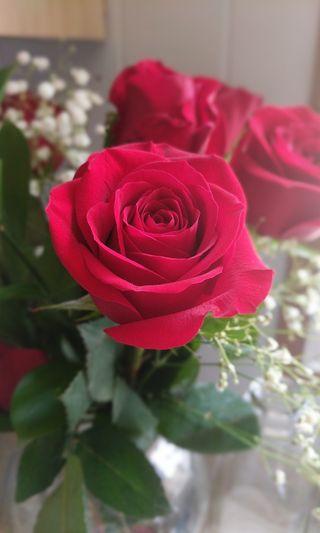 Обои на телефон валентинка, розы, любовь, красые, зеленые, love
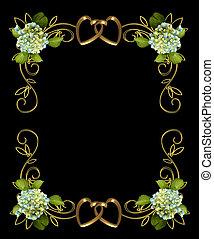 hortenzia, virágos, képben látható, fekete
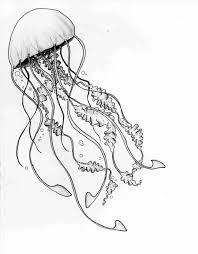 jellyfish drawing easy. Exellent Drawing And In Color Rhus Youtuberhyoutubecom Jellyfish Drawing  Easy Simple At Getscom Free For Personal Use In Jellyfish Drawing Easy F
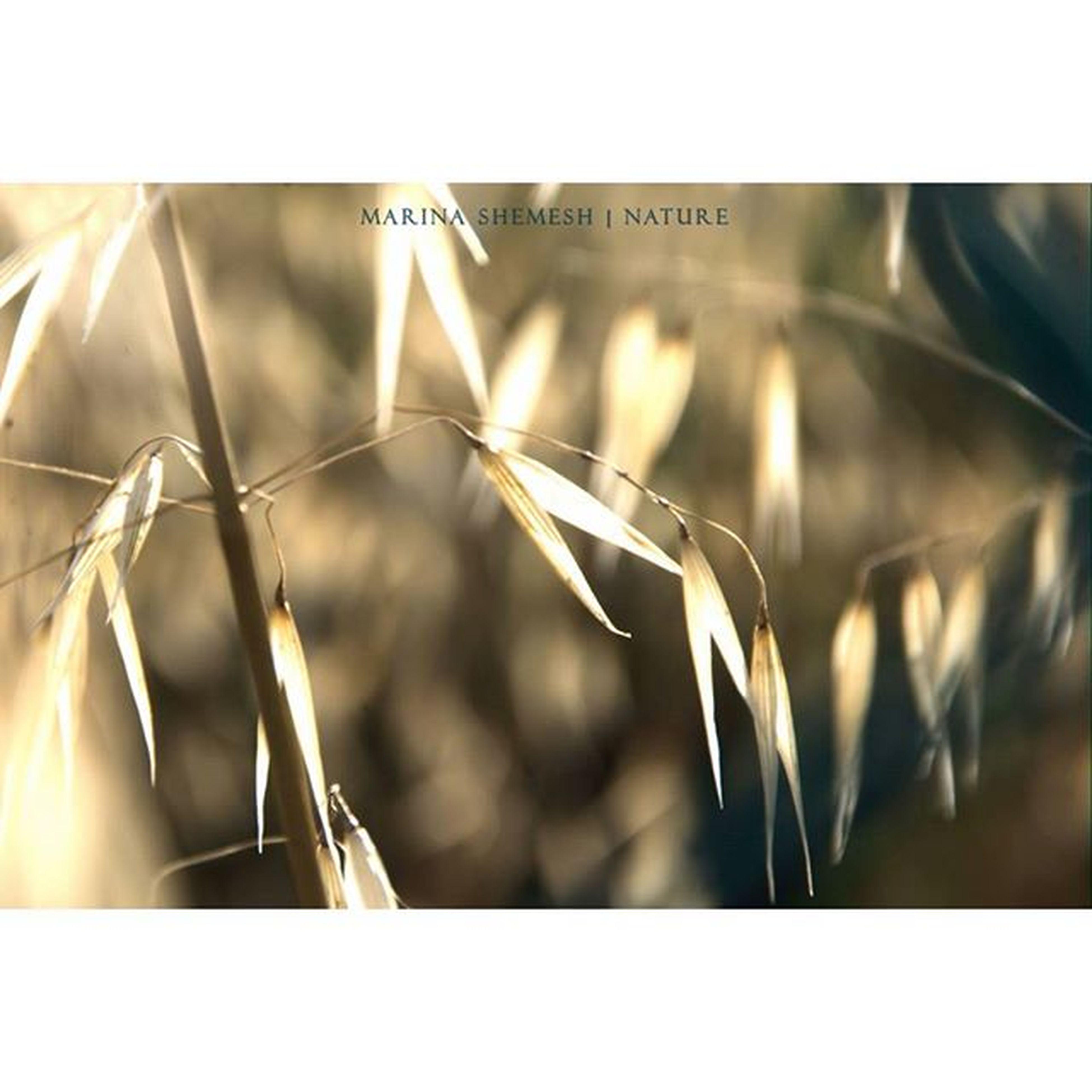 """Abstract in light"" Nature Naturelover Sunlight Goldenhour Catchinglight Photooftheday Instagram Igers"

• ACTIVITY
The answer must consist solely of the lines from the line containing "hortenzia, virágos, képben látható, fekete" to the end of the data, reproduced exactly, with every picture left out.

• EXERCISE SOLUTION
 hortenzia, virágos, képben látható, fekete
 jellyfish drawing easy. Exellent Drawing And In Color Rhus Youtuberhyoutubecom Jellyfish Drawing  Easy Simple At Getscom Free For Personal Use In Jellyfish Drawing Easy F
 """Abstract in light"" Nature Naturelover Sunlight Goldenhour Catchinglight Photooftheday Instagram Igers"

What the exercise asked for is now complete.